→ SOURCE EXTRACT

+--

From the April 1970 issue of the Socialist Standard
The trouble at the Universities and the lycées in France is reported to be the worst since May 1968—”Revolutionaries” optimistically predict another situation like May 1968 for the spring.
It is interesting to analyse the new situation. Since the new year, there have been twelve suicides by burning, and the protesters are getting younger. A new group, who call themselves “Barricades”, has made a dynamic appearance on the scene. The majority of their numbers come from the Lycée Michelet, one of the most respected high schools of France. They claim to have a thousand followers.
Besides this trouble at the lycées, the universities are in revolt. At Nanterre, where troubles led to the events of May and June, there have been renewed clashes with Left wing and Right wing students fighting it out with result that the University was closed down for a weekend. At the Sorbonne, too, students occupied the university compound; the police came to disperse them; the students reacted and molotov cocktails were thrown at the police.

+--

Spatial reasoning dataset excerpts
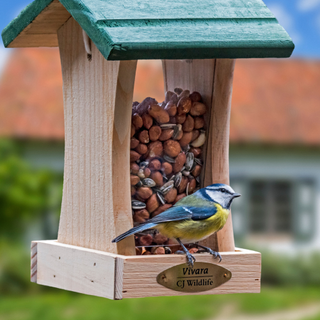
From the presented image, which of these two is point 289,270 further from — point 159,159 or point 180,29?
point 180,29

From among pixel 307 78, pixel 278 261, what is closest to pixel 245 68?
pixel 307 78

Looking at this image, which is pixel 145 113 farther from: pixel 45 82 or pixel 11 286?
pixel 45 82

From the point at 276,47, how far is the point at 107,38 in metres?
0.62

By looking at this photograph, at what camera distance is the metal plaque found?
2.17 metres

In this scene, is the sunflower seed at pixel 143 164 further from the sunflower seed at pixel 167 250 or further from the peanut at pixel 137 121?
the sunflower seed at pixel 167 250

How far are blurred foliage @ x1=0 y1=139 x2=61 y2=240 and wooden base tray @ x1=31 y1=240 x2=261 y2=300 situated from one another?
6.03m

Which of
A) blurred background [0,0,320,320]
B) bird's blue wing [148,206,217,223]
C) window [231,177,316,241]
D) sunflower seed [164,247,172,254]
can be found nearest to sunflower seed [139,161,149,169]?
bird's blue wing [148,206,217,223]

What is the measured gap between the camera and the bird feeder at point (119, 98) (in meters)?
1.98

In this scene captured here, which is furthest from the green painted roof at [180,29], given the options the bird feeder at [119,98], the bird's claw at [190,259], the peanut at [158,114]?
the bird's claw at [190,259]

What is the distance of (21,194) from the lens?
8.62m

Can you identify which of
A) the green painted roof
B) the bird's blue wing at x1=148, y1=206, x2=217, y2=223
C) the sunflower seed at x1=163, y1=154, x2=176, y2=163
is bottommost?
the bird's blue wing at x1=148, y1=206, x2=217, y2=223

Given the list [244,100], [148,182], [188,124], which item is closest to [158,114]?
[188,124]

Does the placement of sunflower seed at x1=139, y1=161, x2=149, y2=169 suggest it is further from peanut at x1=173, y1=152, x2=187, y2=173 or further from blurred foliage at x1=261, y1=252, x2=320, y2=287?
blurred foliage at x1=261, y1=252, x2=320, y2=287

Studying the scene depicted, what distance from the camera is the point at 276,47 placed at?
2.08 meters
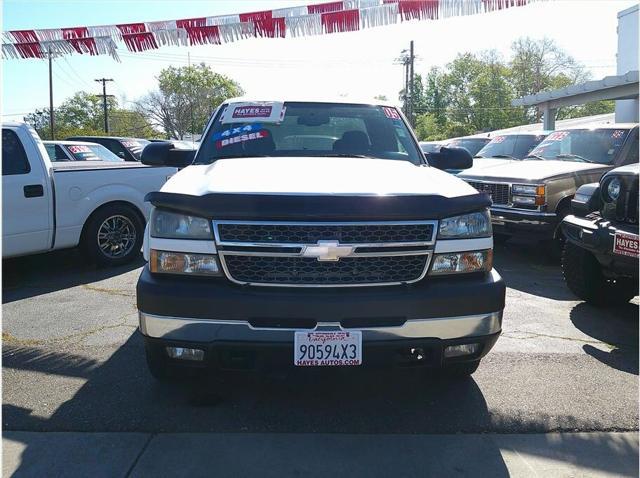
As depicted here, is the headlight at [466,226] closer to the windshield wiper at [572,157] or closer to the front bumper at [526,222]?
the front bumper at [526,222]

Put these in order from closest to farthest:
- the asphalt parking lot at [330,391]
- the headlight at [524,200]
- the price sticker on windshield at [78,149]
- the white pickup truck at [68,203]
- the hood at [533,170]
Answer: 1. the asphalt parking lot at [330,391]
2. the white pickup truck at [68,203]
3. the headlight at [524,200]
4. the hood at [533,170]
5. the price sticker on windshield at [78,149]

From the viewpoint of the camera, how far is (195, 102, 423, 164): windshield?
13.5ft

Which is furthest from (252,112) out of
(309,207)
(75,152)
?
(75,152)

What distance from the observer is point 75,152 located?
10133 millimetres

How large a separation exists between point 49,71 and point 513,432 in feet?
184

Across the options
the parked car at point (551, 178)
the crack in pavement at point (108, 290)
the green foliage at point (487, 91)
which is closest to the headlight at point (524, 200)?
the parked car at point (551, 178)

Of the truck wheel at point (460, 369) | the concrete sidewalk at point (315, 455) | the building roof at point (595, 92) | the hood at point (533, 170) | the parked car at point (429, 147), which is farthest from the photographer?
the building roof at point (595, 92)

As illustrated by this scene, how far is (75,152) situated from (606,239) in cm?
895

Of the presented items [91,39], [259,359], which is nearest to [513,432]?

+--

→ STATED GOAL
According to the Socialist Standard extract on French student unrest, which high school do most members of the "Barricades" group come from?

→ REPLY
The Lycée Michelet.